Prior Art In order to quantify the inconsistency, use of computer-aided image analysis is considered. However, previous proposals usually focus on the classification of infarcts only or hypoperfusion sites only. Approaches that consider both sites simultaneously have been proposed, but they use relatively simple classification models and have limited accuracy.
M. Straka et al, “Real−Time Diffusion−Perfusion Mismatch Analysis in Acute Stroke”, Journal of Magnetic Resonance Imaging, JMRI, vol 32, no. 5, pages 1024−1037, November 2010では、自動化イメージ分析ツールは急性発作治療の候補者を特定するために説明された。このアプローチは不整合を定量化するDWI及びPWIに依存する。虚血(梗塞)中心部、ADC(見かけの拡散係数)の特定について、拡散イメージから導出される定量的測定は、600x10−6 mm2/s未満の拡散率で閾値が設定されている。周辺部位を特定するには、DSC(動的感受率コントラスト)灌流イメージから導出されるTmaxマップは、6秒超の灌流時間で閾値設定される。異常値を抑制するため、形態に関する追加制約が適用される場合がある。本技術は有望と思われるが、その不整合分析のパフォーマンスは改善の余地がある。 M.M. Straka et al, “Real-Time Diffusion-Perfusion Mismatch Analysis in Act Stroke”, Journal of Magnetic Resonance Imaging, JMRI, vol 32. 5, pages 1024-1037, November 2010, an automated image analysis tool was described to identify candidates for acute stroke treatment. This approach relies on DWI and PWI to quantify mismatches. Regarding the identification of the ischemic (infarct) center and ADC (apparent diffusion coefficient), the quantitative measurement derived from the diffusion image has a threshold value set at a diffusion rate of less than 600 × 10 −6 mm 2 / s. To identify the peripheral site, the Tmax map derived from the DSC (dynamic susceptibility contrast) perfusion image is thresholded with a perfusion time greater than 6 seconds. Additional constraints on form may be applied to suppress outliers. Although this technology seems promising, there is room for improvement in its inconsistency analysis performance.

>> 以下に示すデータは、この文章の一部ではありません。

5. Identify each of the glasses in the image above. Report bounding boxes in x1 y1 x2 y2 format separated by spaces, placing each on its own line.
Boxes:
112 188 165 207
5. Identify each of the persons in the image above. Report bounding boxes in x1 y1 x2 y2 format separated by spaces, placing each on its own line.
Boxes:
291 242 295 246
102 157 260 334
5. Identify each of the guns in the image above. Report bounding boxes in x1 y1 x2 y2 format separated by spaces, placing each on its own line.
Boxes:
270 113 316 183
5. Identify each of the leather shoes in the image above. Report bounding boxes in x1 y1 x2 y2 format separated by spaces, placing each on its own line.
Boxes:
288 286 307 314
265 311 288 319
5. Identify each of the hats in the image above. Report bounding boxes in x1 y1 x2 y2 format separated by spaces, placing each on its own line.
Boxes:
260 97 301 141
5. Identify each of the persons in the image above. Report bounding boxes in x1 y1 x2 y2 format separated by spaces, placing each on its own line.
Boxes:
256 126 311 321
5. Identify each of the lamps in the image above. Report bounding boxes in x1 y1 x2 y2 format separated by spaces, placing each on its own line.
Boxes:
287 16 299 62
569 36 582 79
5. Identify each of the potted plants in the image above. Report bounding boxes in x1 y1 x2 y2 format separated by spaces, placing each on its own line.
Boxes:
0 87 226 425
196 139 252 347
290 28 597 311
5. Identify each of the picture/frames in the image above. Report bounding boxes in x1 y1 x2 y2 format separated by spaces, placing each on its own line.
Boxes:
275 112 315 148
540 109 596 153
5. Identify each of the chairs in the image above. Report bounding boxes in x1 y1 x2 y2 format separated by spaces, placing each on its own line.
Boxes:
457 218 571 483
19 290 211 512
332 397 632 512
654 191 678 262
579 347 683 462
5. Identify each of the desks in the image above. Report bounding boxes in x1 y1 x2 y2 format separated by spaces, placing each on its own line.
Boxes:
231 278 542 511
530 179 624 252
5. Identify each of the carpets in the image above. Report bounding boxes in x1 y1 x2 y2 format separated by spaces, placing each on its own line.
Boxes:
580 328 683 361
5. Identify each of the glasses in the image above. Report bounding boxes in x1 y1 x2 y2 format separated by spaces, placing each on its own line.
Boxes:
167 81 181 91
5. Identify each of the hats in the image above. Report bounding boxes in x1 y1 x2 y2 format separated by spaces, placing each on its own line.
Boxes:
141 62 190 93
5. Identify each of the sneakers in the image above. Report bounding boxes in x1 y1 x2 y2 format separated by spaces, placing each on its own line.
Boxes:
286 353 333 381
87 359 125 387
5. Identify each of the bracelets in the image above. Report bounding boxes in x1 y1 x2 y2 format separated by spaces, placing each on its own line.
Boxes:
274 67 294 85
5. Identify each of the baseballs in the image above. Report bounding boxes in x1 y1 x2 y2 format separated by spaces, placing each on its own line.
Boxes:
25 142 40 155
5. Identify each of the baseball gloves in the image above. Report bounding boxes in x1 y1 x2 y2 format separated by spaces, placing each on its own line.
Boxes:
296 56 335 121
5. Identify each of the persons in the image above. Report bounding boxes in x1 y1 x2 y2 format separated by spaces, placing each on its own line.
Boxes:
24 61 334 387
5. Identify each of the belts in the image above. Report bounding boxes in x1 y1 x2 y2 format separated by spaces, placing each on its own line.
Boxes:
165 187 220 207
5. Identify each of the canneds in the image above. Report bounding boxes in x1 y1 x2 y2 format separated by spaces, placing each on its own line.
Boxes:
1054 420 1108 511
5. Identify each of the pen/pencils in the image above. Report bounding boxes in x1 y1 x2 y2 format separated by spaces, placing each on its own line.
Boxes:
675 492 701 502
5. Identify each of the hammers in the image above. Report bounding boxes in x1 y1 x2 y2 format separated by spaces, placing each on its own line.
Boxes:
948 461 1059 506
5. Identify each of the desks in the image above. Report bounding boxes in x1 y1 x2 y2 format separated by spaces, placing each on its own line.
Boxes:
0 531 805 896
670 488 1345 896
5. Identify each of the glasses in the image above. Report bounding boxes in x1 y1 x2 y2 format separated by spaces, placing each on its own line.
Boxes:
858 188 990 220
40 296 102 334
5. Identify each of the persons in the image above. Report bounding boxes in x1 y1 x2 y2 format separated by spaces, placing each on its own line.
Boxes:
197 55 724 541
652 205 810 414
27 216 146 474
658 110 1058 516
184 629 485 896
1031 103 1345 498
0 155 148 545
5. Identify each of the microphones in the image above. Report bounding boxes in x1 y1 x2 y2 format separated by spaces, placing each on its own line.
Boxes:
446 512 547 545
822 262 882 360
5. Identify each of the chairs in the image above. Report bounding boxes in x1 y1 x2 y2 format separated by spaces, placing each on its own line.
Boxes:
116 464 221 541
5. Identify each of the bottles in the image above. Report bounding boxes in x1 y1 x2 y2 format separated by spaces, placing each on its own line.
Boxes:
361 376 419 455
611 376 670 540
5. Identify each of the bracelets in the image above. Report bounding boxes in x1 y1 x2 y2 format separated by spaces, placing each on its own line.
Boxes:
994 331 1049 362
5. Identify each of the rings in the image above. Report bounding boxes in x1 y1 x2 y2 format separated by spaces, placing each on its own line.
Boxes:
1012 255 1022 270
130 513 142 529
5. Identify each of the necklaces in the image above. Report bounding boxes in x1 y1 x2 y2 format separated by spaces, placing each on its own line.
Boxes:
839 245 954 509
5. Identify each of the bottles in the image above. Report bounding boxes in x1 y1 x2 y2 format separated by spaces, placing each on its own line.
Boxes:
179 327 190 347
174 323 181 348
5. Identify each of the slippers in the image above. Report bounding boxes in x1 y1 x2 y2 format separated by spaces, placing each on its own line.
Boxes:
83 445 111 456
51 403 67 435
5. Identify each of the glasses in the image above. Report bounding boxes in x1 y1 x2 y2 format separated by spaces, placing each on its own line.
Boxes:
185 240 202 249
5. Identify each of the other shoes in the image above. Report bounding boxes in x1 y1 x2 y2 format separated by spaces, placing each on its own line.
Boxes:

複数のMRIモダリティを使用する自動分類法は、脳腫瘍のMRI分析に対し提案されている。S. Bauer et al, “Fully automatic segmentation of brain tumour images using support vector machine classification in combination with hierarchical conditional random field regularization”, International Conference on Medical Image Computing and Computer−Assisted Intervention, vol. 14, no.Pt 3.Jan.2011, pp.354−61では、複数の構造的モダリティを使用する脳腫瘍の描写法について提案している。 An automatic classification method using multiple MRI modalities has been proposed for MRI analysis of brain tumors. S. Bauer et al, "Fully automatic segmentation of brain tumour images using support vector machine classification in combination with hierarchical conditional random field regularization", International Conference on Medical Image Computing and Computer-Assisted Intervention, vol. 14, no. Pt 3. Jan. 2011, pp. 354-61 proposes a brain tumor delineation method that uses multiple structural modalities.
組織結果予測法は、DWI(拡散強調イメージ)及びPWI(灌流強調イメージ)を組み合わせを利用する米国特許出願US2007/0167727で提案された。 A tissue outcome prediction method was proposed in US patent application US2007 / 0167727 which utilizes a combination of DWI (Diffusion Weighted Image) and PWI (Perfusion Weighted Image).
先行技術の方法にはその出力データの信頼性が不十分であるか、又は精度が低いという欠点があり、自動化組織分類、結果予測、治療法評価における方法として信頼して使用することができない。 Prior art methods have the disadvantage of insufficient reliability or low accuracy of their output data and cannot be reliably used as methods in automated tissue classification, outcome prediction, and treatment evaluation.
本発明の簡単な説明
本発明は上記の問題点及び先行技術の欠点を克服することを目的とする。特に、本発明は要求項1で説明されている方法を提供することを目的とする。本発明法の追加的な異形は従属クレームで説明される。
BRIEF DESCRIPTION OF THE INVENTION The present invention aims to overcome the above problems and the disadvantages of the prior art. In particular, the invention aims to provide the method described in claim 1. Additional variants of the inventive method are explained in the dependent claims.
本発明及びその優位点は以下の添付図面で与えられる実施態様及び実施例の説明を併せ、以下の詳細な説明で説明される。
本発明の詳細な説明
本発明は、図面への参照番号を付加して詳細に説明される。図面は本発明の実施態様例の説明のみを意図しているものであり、本発明の範囲を限定するものではないことを留意しなければならない。同一の参照数字が異なる描画で使用されている場合、上記参照番号は同一あるいは類似の特徴を示すことを目的としている。ただし、異なる参照番号の使用は、参照されている機能が異なるものであることを必ずしも示すものではない。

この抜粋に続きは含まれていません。